Published 12/06/2025, 15:43
Updated 12/06/2025, 15:50

The Trump administration will soon unleash their real bazooka.

This is the biggest move from the Trump administration, and almost nobody is talking about it.

I am referring to banking de-regulation.

When in early January Michael Barr resigned from vice chair for supervision at the Fed – the role designed to shape banking regulation – the door opened for Trump to pick a replacement.

Trump has now formalized Michelle Bowman as the new vice chair for supervision at the Fed.

Bowman recently released a key speech about banking regulation.

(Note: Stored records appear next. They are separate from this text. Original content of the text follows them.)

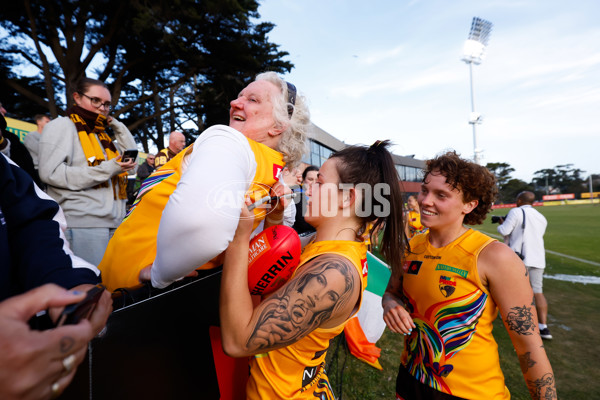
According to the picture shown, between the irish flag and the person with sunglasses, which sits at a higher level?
the person with sunglasses

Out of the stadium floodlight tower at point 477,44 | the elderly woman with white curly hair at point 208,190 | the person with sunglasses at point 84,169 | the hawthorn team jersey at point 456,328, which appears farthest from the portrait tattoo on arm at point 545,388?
the stadium floodlight tower at point 477,44

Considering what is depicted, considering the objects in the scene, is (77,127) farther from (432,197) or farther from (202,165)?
(432,197)

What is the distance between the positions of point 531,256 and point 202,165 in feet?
21.5

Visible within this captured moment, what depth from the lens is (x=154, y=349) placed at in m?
1.41

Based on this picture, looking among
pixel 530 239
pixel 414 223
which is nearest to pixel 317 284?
pixel 530 239

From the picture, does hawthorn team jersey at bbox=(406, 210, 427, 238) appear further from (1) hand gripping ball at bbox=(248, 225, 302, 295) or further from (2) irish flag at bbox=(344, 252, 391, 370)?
(1) hand gripping ball at bbox=(248, 225, 302, 295)

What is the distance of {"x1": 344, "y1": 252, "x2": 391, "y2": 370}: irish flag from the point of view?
4344mm

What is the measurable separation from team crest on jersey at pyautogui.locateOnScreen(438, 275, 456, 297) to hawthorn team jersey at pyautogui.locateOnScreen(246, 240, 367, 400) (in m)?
0.82

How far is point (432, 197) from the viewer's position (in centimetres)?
229

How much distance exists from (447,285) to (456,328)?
0.27m

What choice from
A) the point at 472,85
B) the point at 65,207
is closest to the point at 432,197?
the point at 65,207

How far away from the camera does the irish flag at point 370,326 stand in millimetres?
4344

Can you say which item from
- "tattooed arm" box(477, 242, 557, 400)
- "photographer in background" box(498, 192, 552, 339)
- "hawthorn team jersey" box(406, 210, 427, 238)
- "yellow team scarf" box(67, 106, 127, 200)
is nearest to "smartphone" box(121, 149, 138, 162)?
"yellow team scarf" box(67, 106, 127, 200)

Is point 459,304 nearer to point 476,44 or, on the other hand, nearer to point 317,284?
point 317,284
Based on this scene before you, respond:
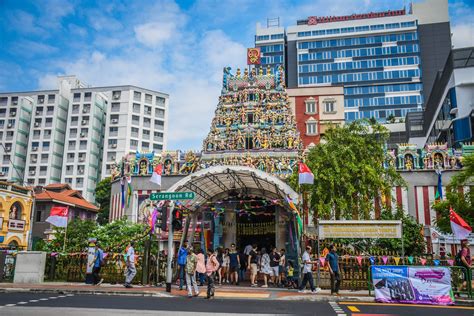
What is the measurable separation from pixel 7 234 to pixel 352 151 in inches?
1376

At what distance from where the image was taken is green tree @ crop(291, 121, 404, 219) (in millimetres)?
24125

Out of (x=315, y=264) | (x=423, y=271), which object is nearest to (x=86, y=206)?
(x=315, y=264)

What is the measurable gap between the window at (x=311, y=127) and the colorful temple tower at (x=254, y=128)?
10295 millimetres

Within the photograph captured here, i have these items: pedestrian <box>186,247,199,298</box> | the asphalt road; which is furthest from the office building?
pedestrian <box>186,247,199,298</box>

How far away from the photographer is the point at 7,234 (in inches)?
1628

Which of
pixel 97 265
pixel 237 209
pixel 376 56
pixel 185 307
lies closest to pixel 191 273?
pixel 185 307

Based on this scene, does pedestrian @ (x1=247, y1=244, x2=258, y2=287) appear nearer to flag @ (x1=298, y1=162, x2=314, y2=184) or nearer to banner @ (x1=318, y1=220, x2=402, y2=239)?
banner @ (x1=318, y1=220, x2=402, y2=239)

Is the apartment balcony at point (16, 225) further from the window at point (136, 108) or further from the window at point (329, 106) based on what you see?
the window at point (136, 108)

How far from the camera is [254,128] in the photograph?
3606 cm

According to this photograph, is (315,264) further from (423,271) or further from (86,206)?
(86,206)

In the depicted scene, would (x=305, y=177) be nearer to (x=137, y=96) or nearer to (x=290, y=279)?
(x=290, y=279)

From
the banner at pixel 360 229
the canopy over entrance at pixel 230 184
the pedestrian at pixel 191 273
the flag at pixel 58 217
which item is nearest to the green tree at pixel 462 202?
the banner at pixel 360 229

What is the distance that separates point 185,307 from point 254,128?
25.0m

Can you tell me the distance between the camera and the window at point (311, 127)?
4731cm
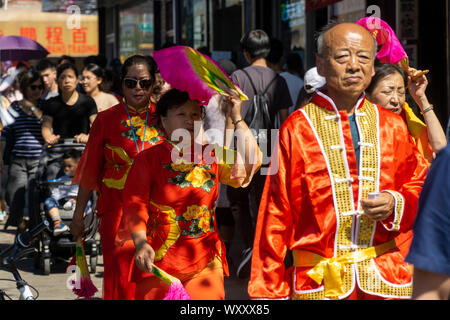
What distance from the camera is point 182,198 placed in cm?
466

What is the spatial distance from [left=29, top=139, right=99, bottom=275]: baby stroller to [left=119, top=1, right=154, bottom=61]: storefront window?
17767mm

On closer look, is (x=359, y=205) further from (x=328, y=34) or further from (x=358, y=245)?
(x=328, y=34)

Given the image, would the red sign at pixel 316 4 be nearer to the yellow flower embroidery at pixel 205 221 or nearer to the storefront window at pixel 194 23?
the storefront window at pixel 194 23

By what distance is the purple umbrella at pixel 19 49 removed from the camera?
49.6 feet

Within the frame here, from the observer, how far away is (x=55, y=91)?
12.8 meters

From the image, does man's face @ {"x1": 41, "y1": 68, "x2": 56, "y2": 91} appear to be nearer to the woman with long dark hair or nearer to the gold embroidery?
the woman with long dark hair

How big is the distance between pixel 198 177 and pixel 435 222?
243cm

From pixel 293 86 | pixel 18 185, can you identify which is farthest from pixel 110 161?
pixel 18 185

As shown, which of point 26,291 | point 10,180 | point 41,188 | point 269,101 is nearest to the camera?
point 26,291

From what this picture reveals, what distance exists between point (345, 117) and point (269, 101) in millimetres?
4069

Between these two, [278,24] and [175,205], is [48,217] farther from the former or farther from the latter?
[278,24]

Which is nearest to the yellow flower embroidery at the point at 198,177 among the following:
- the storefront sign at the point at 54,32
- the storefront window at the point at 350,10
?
the storefront window at the point at 350,10

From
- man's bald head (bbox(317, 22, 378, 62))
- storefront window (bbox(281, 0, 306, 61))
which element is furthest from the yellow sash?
storefront window (bbox(281, 0, 306, 61))

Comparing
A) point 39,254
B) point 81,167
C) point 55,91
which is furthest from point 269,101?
point 55,91
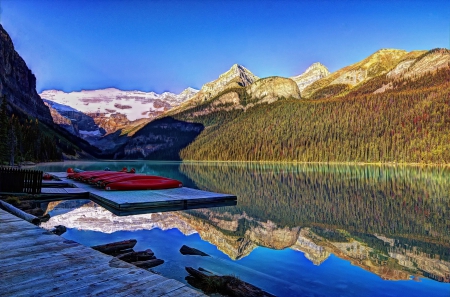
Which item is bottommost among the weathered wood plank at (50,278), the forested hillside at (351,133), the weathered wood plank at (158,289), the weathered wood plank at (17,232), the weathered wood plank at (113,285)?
the weathered wood plank at (17,232)

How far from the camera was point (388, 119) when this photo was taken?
137 m

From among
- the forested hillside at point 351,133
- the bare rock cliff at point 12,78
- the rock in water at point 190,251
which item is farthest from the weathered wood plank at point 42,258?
the bare rock cliff at point 12,78

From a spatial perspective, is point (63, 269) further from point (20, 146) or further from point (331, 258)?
point (20, 146)

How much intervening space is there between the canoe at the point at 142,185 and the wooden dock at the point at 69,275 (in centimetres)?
1621

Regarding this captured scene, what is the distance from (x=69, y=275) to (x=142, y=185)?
19.0m

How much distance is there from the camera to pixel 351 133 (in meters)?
139

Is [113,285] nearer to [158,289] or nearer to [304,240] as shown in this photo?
[158,289]

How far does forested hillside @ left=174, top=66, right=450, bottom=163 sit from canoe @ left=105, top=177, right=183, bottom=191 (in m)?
104

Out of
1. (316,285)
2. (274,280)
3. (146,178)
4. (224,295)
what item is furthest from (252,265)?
(146,178)

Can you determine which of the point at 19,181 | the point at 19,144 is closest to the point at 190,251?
the point at 19,181

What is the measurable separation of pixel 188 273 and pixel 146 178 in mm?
18459

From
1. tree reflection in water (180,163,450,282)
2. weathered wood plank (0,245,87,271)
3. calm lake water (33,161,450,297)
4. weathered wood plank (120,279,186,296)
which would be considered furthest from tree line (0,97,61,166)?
weathered wood plank (120,279,186,296)

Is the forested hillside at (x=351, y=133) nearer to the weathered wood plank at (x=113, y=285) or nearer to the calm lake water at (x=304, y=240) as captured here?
the calm lake water at (x=304, y=240)

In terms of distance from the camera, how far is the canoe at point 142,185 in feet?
76.0
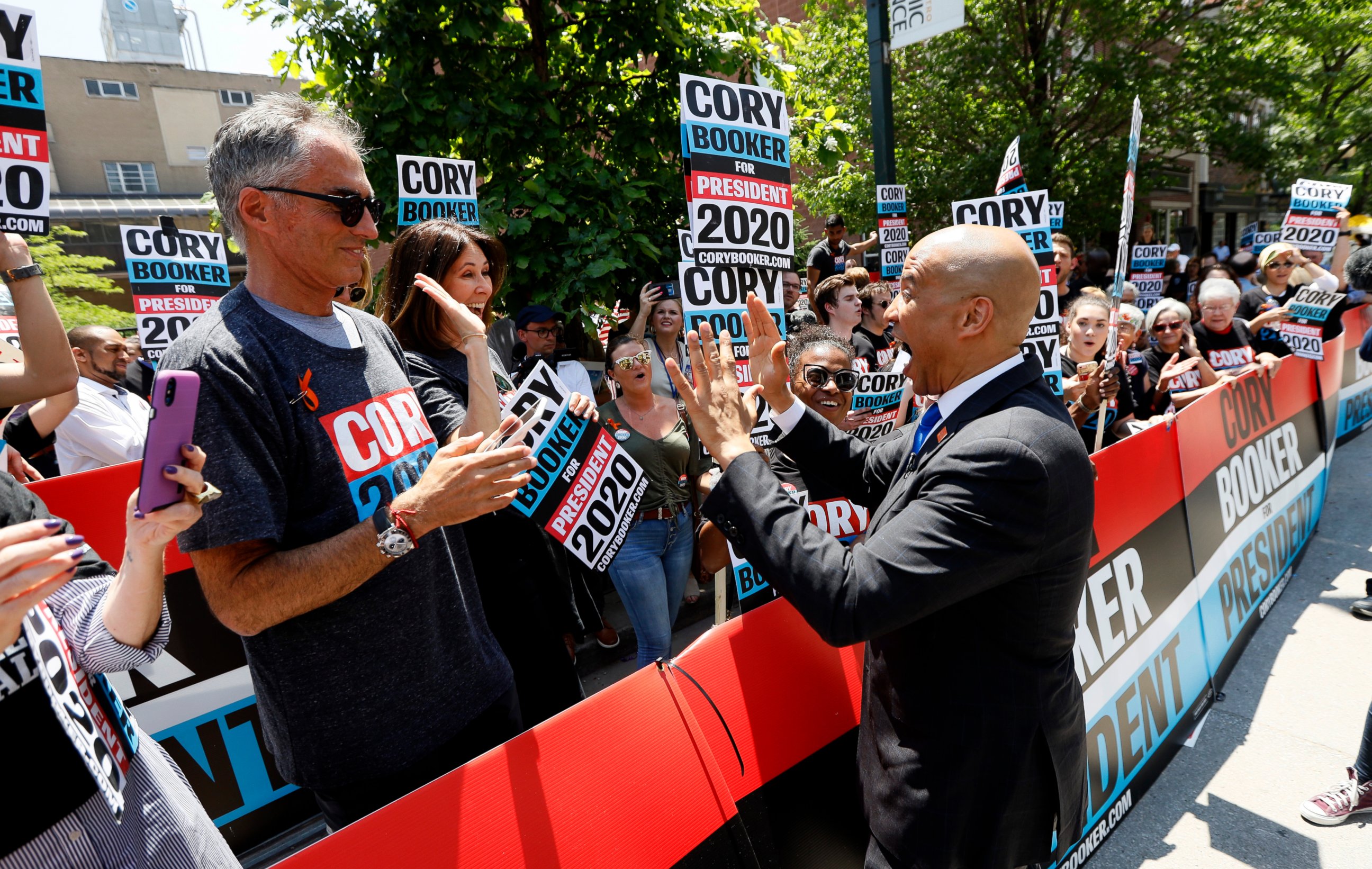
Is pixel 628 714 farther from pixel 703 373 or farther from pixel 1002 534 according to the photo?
pixel 1002 534

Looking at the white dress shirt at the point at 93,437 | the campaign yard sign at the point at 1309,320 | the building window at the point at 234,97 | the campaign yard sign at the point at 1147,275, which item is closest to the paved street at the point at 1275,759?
the campaign yard sign at the point at 1309,320

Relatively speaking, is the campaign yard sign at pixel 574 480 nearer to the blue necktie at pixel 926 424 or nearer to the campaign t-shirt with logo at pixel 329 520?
the campaign t-shirt with logo at pixel 329 520

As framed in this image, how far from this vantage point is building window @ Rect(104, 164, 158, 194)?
121 ft

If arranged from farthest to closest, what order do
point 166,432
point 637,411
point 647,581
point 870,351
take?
1. point 870,351
2. point 637,411
3. point 647,581
4. point 166,432

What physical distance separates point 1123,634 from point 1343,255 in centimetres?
837

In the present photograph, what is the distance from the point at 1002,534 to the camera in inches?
60.6

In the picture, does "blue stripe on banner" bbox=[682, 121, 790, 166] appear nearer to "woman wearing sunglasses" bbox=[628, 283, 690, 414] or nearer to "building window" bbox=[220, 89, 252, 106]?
"woman wearing sunglasses" bbox=[628, 283, 690, 414]

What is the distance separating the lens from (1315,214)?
716 centimetres

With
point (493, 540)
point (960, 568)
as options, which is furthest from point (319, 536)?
point (960, 568)

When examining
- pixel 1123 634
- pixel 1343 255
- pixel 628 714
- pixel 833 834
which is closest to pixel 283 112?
pixel 628 714

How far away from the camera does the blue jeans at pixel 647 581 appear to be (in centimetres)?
404

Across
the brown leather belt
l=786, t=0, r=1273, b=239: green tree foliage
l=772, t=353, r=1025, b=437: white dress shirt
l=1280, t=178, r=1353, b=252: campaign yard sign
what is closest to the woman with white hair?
l=1280, t=178, r=1353, b=252: campaign yard sign

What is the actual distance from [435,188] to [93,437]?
2411 millimetres

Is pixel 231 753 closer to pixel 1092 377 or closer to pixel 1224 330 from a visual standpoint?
pixel 1092 377
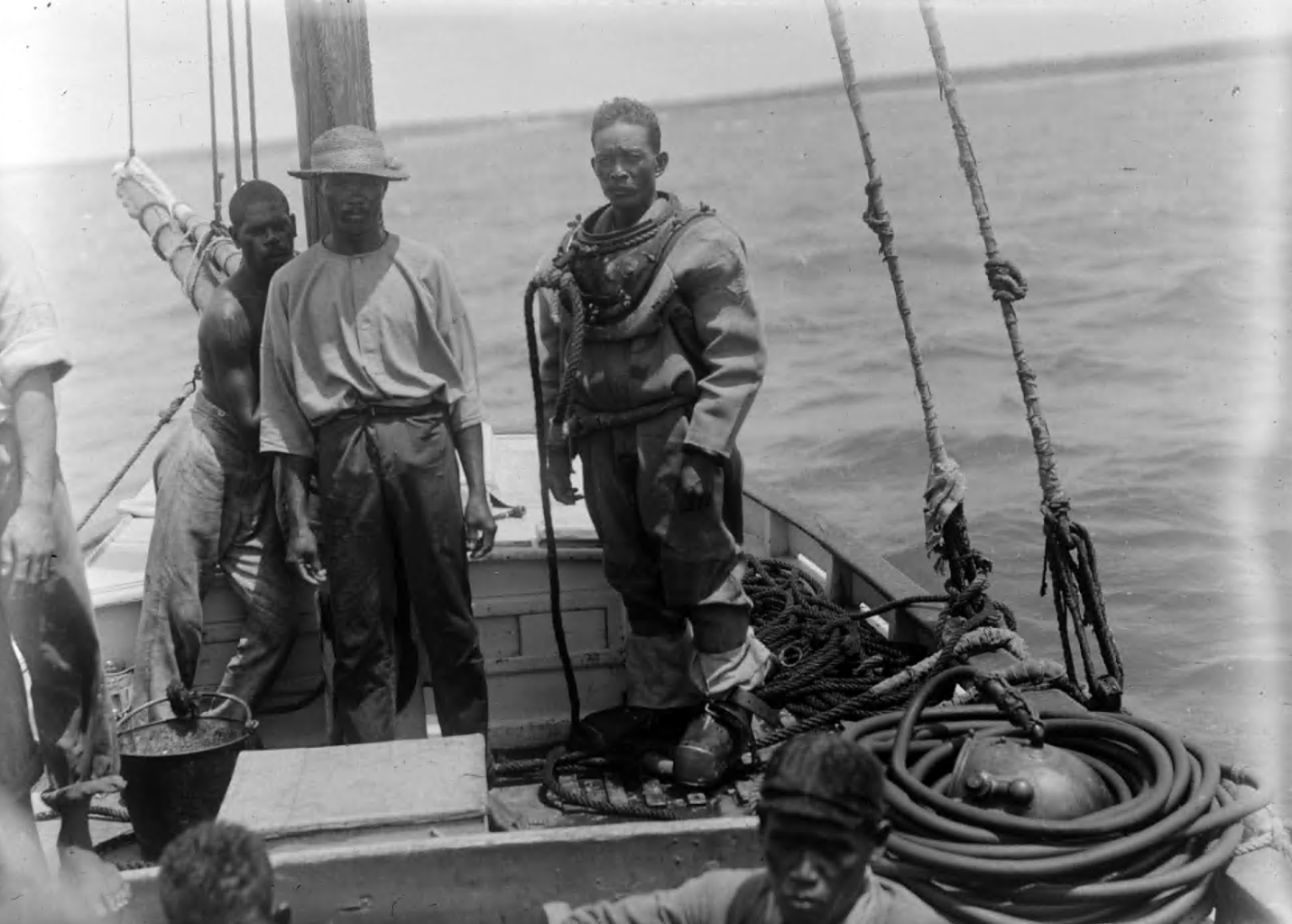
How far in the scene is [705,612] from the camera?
16.3 ft

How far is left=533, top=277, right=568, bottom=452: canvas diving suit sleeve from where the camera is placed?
5.06 metres

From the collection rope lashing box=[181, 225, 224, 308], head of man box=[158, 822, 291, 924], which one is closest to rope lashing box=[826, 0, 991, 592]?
rope lashing box=[181, 225, 224, 308]

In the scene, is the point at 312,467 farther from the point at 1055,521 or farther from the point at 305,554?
the point at 1055,521

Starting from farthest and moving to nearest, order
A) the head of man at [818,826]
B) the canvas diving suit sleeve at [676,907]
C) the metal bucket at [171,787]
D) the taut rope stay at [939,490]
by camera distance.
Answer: the taut rope stay at [939,490] < the metal bucket at [171,787] < the canvas diving suit sleeve at [676,907] < the head of man at [818,826]

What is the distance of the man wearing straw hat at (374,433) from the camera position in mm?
5000

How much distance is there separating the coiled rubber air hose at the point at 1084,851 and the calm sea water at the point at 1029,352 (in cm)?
276

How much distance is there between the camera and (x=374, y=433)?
501cm

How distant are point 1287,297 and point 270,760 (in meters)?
19.9

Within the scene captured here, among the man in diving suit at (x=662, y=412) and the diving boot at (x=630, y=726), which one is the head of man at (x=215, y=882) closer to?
the man in diving suit at (x=662, y=412)

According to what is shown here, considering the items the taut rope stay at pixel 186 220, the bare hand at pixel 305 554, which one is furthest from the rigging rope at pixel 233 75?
the bare hand at pixel 305 554

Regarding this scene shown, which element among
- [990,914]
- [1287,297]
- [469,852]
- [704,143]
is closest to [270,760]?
[469,852]

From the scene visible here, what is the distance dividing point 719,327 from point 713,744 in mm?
1269

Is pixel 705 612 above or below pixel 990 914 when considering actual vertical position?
above

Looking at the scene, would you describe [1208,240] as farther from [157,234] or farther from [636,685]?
[636,685]
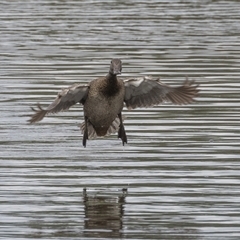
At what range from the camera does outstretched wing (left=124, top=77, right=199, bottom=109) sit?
1338 cm

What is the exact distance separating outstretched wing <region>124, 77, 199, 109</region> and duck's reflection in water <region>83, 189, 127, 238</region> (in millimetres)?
2280

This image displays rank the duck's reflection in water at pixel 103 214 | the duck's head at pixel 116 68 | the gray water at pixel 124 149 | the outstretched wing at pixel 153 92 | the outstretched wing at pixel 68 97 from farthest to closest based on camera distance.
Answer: the outstretched wing at pixel 153 92, the outstretched wing at pixel 68 97, the duck's head at pixel 116 68, the gray water at pixel 124 149, the duck's reflection in water at pixel 103 214

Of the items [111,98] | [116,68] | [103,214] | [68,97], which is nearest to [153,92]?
[111,98]

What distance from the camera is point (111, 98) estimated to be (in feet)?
43.0

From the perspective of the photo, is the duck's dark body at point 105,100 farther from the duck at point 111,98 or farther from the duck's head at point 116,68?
the duck's head at point 116,68

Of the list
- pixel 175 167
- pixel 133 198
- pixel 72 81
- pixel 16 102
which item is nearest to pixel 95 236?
pixel 133 198

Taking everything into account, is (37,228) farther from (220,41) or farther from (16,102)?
(220,41)

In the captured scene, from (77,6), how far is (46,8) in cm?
116

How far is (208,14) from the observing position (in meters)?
29.8

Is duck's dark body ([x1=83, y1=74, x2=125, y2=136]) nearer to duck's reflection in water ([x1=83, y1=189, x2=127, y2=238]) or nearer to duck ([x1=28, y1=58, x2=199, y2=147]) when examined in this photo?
duck ([x1=28, y1=58, x2=199, y2=147])

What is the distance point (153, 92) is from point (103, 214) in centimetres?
338

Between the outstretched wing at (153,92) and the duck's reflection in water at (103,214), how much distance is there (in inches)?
89.8

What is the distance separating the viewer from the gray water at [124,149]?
10.1 m

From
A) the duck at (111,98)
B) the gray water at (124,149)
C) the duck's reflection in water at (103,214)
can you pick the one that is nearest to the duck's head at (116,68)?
the duck at (111,98)
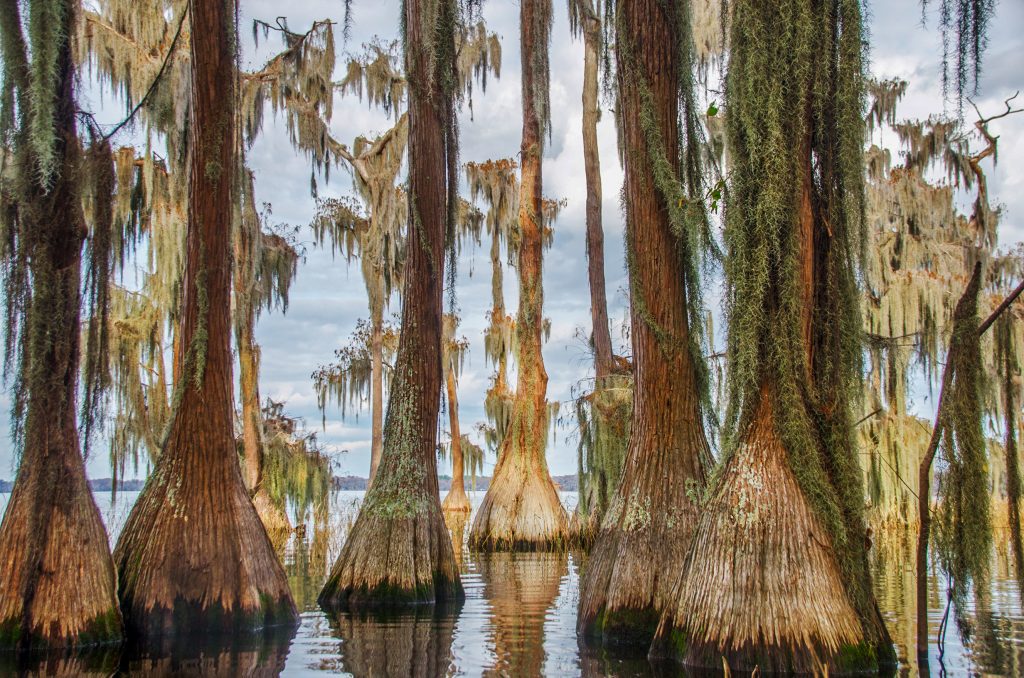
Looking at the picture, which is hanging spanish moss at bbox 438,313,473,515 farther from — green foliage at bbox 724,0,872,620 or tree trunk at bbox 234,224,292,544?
green foliage at bbox 724,0,872,620

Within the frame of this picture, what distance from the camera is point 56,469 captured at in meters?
7.25

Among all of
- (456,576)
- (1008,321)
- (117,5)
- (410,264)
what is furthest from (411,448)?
(117,5)

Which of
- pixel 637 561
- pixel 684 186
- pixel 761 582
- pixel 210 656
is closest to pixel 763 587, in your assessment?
pixel 761 582

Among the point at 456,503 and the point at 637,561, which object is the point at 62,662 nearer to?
the point at 637,561

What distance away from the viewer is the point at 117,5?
59.7ft

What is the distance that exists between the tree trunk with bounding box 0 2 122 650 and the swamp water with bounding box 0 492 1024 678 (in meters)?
0.37

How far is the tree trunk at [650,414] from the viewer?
700 centimetres

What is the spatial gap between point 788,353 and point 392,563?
4.91 metres

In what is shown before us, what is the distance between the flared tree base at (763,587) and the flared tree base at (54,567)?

The key line is: "Where we can take proactive regulatory measures to ensure that primary dealers have adequate balance sheet capacity to intermediate Treasury markets, we should do so. This could include amending the leverage ratio and G-SIB surcharge regulations for the largest U.S. banks. In my view, it would be better to fix the roof now, while the sun is shining, by addressing over-calibrated leverage ratio requirements’’.

This is a clear hint to reforming the Supplementary Leverage Ratio (SLR).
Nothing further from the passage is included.